**EXERCISE INSTRUCTIONS**:
(A) According to the article on the American Rescue Plan briefing, how much funding did the law allocate for higher education?
(B) Extend the article on the White House briefing about the American Rescue Plan by writing what comes after its final paragraph.

**SOURCE DOCUMENT**:
By Hugh T. Ferguson, NASFAA Senior Staff Reporter
In approaching the one-year anniversary of the enactment of the American Rescue Plan (ARP), which allocated about $40 billion in funding for higher education, the White House hosted a briefing with congressional leaders to highlight the law’s impact.
Rep. Bobby Scott (D-Va.), chairman of the House Committee on Education and Labor, underscored that the focus of discussions was to hone in on Congress’ accomplishments in responding to the earlier stages of the pandemic.
“Build Back Better did not pass. … But what we are talking about is what we actually accomplished, not what could have been, should have been, but what we actually accomplished,” Scott said during Monday’s briefing.
The discussion also included a White House fact sheet that provided a state-by-state breakdown into how grants from the Higher Education Emergency Relief Fund (HEERF) were utilized by specific postsecondary institutions. Federal officials also discussed how that funding addressed institutional and student needs, such as by helping institutions purchase COVID-19 tests.
Education Secretary Miguel Cardona said the department is celebrating a year of successful ARP usage and specifically highlighted how the aid assisted community colleges, HBCUs, as well as other minority-serving institutions (MSIs) that kept their student needs at the forefront.
“The Higher Education Emergency Relief funds provided through the American Rescue Plan have ensured that students — including our undocumented students, which is really important — that they could enroll, they could continue in their education, they could pursue their careers and the American Dream,” Cardona said.

**PROVIDED DATA**:
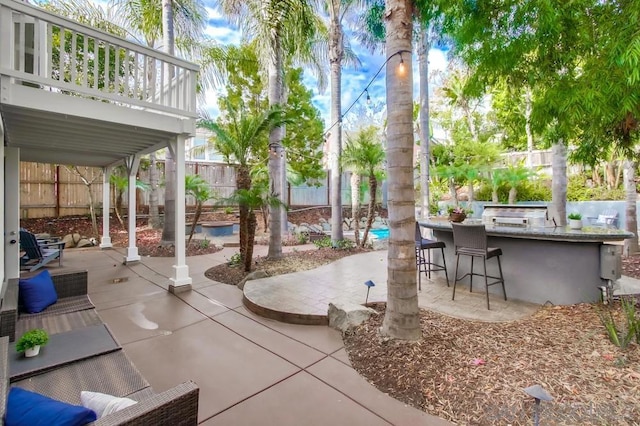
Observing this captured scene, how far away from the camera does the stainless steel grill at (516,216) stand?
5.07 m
==
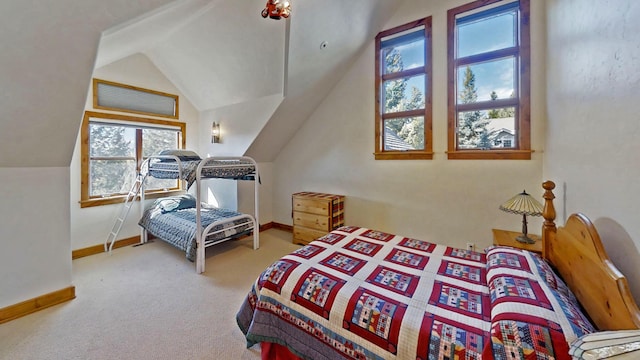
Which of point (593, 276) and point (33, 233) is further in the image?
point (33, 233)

**SOLVED PROBLEMS**:
(A) About $40 billion.

(B)
ED has distributed $40 billion in #ARP funds to 5,000+ institutions of higher education to provide direct relief to millions of students during the pandemic – including specific funding for students at historic & under-resourced institutions. https://t.co/Ns7Kwmox6g pic.twitter.com/h3BgfyoQHN— U.S. Department of Education (@usedgov) March 7, 2022
Cardona also said that it was important to note that not everyone voted for the measure, which was enacted through the reconciliation process and relied solely on votes from congressional Democrats.
Rep. Alma Adams (D-N.C.), founder and co-chair of the Congressional Bipartisan HBCU Caucus, in her comments committed to continuing to work toward implementing programs housed within the Build Back Better framework and indicated that Congress would be working to address broadband improvement efforts that were brought to the forefront during the pandemic due to the increase in remote work.
In terms of additional reporting from ARP usage, Gene Sperling, a senior advisor to the president and a White House American Rescue Plan coordinator, indicated that more data on the use of funds would be forthcoming.
In June there is expected to be more data provided that will have more precise information on how funding was allocated to students, Sperling added.
Throughout the week, federal officials across the agencies most impacted by the funding will seek to draw attention to major initiatives within ARP that have not, according to officials, always grabbed the headlines.